● Stored data entries
------------------------

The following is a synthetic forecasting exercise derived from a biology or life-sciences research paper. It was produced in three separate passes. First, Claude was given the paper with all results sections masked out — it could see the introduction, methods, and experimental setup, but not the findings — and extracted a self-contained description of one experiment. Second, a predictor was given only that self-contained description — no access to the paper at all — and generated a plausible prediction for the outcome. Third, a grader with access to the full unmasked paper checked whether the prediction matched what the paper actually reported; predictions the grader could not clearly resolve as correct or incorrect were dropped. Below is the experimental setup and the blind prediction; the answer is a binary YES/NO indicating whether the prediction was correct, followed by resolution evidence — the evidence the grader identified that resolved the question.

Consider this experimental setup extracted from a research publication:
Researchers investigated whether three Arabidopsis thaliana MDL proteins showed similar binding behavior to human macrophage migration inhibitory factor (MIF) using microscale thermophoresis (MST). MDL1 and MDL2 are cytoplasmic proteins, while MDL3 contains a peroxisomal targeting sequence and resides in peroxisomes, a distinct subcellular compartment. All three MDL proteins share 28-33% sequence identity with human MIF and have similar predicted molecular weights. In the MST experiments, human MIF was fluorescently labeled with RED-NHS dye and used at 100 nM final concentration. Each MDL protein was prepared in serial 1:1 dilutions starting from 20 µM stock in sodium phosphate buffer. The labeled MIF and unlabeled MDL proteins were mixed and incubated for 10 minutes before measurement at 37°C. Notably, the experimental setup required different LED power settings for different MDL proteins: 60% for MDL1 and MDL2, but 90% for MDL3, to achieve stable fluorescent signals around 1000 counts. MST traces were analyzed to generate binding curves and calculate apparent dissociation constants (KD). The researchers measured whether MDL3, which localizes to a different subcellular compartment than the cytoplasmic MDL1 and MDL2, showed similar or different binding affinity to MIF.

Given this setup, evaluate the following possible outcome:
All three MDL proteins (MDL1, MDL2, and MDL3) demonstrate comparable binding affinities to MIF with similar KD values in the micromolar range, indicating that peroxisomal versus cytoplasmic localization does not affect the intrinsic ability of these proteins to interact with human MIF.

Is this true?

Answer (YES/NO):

------------------------

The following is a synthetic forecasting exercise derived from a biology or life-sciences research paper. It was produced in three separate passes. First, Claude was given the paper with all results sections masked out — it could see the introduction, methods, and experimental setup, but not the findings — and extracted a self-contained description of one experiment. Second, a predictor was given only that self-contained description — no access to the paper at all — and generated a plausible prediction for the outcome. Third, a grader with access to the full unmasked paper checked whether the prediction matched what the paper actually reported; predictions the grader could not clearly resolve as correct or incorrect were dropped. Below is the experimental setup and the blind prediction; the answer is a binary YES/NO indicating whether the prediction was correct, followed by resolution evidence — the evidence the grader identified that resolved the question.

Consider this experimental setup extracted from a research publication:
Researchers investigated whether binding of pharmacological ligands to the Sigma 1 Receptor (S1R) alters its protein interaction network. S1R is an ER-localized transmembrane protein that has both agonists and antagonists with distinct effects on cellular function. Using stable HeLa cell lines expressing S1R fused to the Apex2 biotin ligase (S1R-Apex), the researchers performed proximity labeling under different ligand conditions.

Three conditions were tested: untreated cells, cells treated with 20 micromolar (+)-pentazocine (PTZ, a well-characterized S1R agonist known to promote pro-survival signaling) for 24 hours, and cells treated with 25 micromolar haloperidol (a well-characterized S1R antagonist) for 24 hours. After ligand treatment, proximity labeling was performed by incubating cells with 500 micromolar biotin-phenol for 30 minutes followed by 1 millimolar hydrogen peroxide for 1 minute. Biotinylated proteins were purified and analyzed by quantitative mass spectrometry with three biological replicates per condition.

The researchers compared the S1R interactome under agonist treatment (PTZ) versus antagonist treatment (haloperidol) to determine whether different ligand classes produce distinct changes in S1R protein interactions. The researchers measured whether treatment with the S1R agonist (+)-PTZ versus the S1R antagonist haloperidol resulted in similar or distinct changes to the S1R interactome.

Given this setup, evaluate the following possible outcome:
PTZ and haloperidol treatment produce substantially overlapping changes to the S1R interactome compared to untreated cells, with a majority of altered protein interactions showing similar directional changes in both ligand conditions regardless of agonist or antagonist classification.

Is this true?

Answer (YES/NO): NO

------------------------

● Exercise goal
Looking at the data above, return every line from the one with "PTZ and haloperidol" down to the one with "Answer (YES/NO): NO", exactly and inclusively.

● Exercise answer
PTZ and haloperidol treatment produce substantially overlapping changes to the S1R interactome compared to untreated cells, with a majority of altered protein interactions showing similar directional changes in both ligand conditions regardless of agonist or antagonist classification.

Is this true?

Answer (YES/NO): NO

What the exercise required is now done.